TASK TO COMPLETE:
Your job is to report every line of the entries that has "site".

INPUT DATA:
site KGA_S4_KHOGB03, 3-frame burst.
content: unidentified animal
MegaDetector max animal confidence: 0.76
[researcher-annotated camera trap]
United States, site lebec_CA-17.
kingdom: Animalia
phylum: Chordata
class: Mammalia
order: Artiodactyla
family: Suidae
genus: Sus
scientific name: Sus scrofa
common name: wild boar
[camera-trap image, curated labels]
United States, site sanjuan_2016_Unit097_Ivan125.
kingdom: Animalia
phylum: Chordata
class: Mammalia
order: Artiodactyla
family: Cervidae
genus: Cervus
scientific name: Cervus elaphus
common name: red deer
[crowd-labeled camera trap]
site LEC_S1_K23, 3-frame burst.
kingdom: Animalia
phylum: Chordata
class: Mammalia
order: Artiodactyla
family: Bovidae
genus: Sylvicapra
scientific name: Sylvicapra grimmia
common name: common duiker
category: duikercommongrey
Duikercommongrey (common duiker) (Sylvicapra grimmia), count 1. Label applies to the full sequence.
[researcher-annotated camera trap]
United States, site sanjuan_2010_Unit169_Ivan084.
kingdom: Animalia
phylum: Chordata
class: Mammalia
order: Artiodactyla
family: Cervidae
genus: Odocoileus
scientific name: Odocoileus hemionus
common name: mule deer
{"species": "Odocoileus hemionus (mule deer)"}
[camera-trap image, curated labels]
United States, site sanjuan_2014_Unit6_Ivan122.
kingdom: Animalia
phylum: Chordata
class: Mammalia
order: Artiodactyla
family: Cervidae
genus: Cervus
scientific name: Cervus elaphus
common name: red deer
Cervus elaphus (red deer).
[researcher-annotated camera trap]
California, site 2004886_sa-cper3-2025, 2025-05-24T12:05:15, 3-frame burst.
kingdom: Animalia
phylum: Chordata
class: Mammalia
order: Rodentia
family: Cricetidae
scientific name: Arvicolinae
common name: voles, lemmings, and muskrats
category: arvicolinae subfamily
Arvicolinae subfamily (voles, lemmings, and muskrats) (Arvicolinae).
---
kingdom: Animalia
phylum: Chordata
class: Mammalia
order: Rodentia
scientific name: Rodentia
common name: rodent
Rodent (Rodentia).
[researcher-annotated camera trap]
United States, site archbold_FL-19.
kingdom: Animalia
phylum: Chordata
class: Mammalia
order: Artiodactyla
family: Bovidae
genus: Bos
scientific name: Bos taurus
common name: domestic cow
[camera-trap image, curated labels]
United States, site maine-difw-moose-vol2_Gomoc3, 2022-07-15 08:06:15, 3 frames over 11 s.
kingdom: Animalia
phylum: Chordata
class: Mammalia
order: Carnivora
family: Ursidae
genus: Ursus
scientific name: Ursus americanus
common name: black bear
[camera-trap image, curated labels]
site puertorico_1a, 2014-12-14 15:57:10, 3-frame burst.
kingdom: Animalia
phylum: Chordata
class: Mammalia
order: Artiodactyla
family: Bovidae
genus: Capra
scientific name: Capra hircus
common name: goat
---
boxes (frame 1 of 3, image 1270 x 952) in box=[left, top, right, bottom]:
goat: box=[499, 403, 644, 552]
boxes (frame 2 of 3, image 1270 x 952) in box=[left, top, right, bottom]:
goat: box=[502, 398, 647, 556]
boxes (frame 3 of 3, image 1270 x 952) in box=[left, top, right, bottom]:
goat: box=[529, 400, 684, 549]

ANSWER SECTION:
site KGA_S4_KHOGB03, 3-frame burst.
United States, site lebec_CA-17.
United States, site sanjuan_2016_Unit097_Ivan125.
site LEC_S1_K23, 3-frame burst.
United States, site sanjuan_2010_Unit169_Ivan084.
United States, site sanjuan_2014_Unit6_Ivan122.
California, site 2004886_sa-cper3-2025, 2025-05-24T12:05:15, 3-frame burst.
United States, site archbold_FL-19.
United States, site maine-difw-moose-vol2_Gomoc3, 2022-07-15 08:06:15, 3 frames over 11 s.
site puertorico_1a, 2014-12-14 15:57:10, 3-frame burst.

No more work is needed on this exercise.